SUPPLIED TEXT:
Background information
- Also known as: The Silver Surfer, Young Z-O, ZOTT, Zombie On The Track, Humble Genius, Rebel Without A Cause, BIG ZO
- Born: William Michael Coleman July 8, 1992 (age 34) Willingboro Township, New Jersey, U.S.
- Origin: New Brunswick, New Jersey
- Genres: Hip hop
- Occupations: Record producer; rapper; songwriter;
- Years active: 2012–present
- Labels: OVO Sound; Warner; Sony ATV Publishing
- Website: mikezombie.co

= Mike Zombie =

American record producer

William Michael Coleman (born July 8, 1992), professionally known as Mike Zombie, is an American record producer and rapper from Willingboro Township, New Jersey, where he attended Willingboro High School. Since 2012, he has been an in-house producer for Drake's label OVO Sound. His biggest production for the label was "Started from the Bottom" in 2013. His other major production credit is "They Don't Love You No More" by DJ Khaled, released a year later.

== Career ==

He is best known for the production of Drake's single "Started from the Bottom". He sampled a track titled "Ambessence piano & drones 1" by Bruno Sanfilippo & Mathias Grassow for the song. "Started from the Bottom" was the winner of "Track of the Year" at the 2013 BET Hip Hop Awards. The song was played during NBA All-Star Weekend, LeBron James' "LeBron Face" Sprite commercial", the video game NBA 2K14, and the video game Assassin's Creed 4. The song was also nominated for "Best Rap Song" at The 56th Annual Grammy Awards. In July 2013, BET named him one of the "top 10 young producers to watch out for". In October 2013, Complex named him one of the "25 new producers to watch for".
He previously collaborated with battle rapper Hollow Da Don, and Hollow played an important part in putting Drake in contact with Mike Zombie.

DATA SUPPLIED:
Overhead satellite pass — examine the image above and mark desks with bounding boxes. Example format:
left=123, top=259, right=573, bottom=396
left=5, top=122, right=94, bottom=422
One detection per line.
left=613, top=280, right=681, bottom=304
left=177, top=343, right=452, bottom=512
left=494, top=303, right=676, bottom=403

PROBLEM SET:
(1) Set down the part of the Mike Zombie text that begins at the words "- Origin: New" and stops after the words "a year later.".
(2) Resume the Mike Zombie text from where it stops.
The records are separate material and have nothing to do with the Mike Zombie text.

SET OF ANSWERS:
(1)
- Origin: New Brunswick, New Jersey
- Genres: Hip hop
- Occupations: Record producer; rapper; songwriter;
- Years active: 2012–present
- Labels: OVO Sound; Warner; Sony ATV Publishing
- Website: mikezombie.co

= Mike Zombie =

American record producer

William Michael Coleman (born July 8, 1992), professionally known as Mike Zombie, is an American record producer and rapper from Willingboro Township, New Jersey, where he attended Willingboro High School. Since 2012, he has been an in-house producer for Drake's label OVO Sound. His biggest production for the label was "Started from the Bottom" in 2013. His other major production credit is "They Don't Love You No More" by DJ Khaled, released a year later.

(2)
Zombie released his first mixtape, The End of the Beginning, on December 22, 2013. Recently, he produced DJ Khaled's song "They Don't Love You No More" featuring Meek Mill, Rick Ross, Jay-Z, and French Montana. In the summer of 2014 he released his first music video from "The End of the Beginning" "616" on MTV Jams. On January 27, 2015, Zombie released a new project called "Rebel Without a Cause". In 2016, he dropped a few singles and two projects: "Humble Genius" (July 1, 2016) and a collaborate album with Benzi Ayo "Ea$tside Story" (October 1, 2016). In 2019, Zombie produced a song for The Game titled "A.I. With The Braids" featuring Lil Wayne.

== Discography ==
=== Mixtapes ===
- The End of the Beginning (2013)
- Rebel Without a Cause (2015)
- Humble Genius (2016)
- Eastside Stories (with Benzi Ayo) (2016)
- 20GREATEEN (2018)
- The Silver Tape (2019)

=== Guest appearances ===

List of non-single guest appearances, with other performing artists, showing year released and album name
| Title | Year | Other artist(s) | Album |
|---|---|---|---|
| "Netflix & Chill" | 2015 | Ant Beale |  |
| "Boom Bap" | 2016 | Sap, Hit-Boy, Hodgy Beats | Self Employed |
| "A LOT" | 2016 | Ronny J |  |
| "Basic" | 2017 | Tdot illdude & City Rominicki | The Last Illustration of Tdot illdude by Thomas Jude |

=== Production discography ===

| Year | Title | Artist | Album |
| 2013 | "Started From The Bottom" | Drake | Nothing Was The Same |
| "Started" | Lil Wayne | Dedication 5 |
| 2015 | "They Don't Love You No More" | DJ Khaled, Jay-Z, Rick Ross, French Montana | I Changed A Lot |
| "The Reach (Intro)" | Westside Boogie | The Reach |
| 2016 | "Aura" | Iamsu! | Kilt 3 |
| "Intro (Allstars)" | Yasin | Allstars |
| "Wanni Wag" | Mir Fontane feat. Ish Williams | Who's Watching the Kids |
| "Street Fame" | Casey Veggies | Customized Greatly Vol. 4: The Return of The Boy |
| "Workin My Wrist" | Chevy Woods | Gang Shit Only |
| 2017 | "Make Me a Jersey" | Dribble2much | Locker Room |
| "Pain Killer" | Torii Wolf | Non-album single |
| "Overstimulated" | Jhené Aiko | Trip |
| "Ice In My Jewels" | Roy Woods | Non-album single |
| 2018 | "Love Me No More" | Waka Flocka Flame | I Can't Rap vol. 1 |
| "Bodega" | Mir Fontane | Macaroni Tony |
| 2019 | "BIG" | Young M.A | Herstory in the Making |
| "All Eyez On Me" | Mir Fontane | Who's Watching The Kids 2 |
"By the Collar"
| "Fetti" | Non-album single |
| "Sinner" | 24hrs | Non-album single |
| "Stay Down" | The Game | Born 2 Rap |
"Cross on Jesus Back"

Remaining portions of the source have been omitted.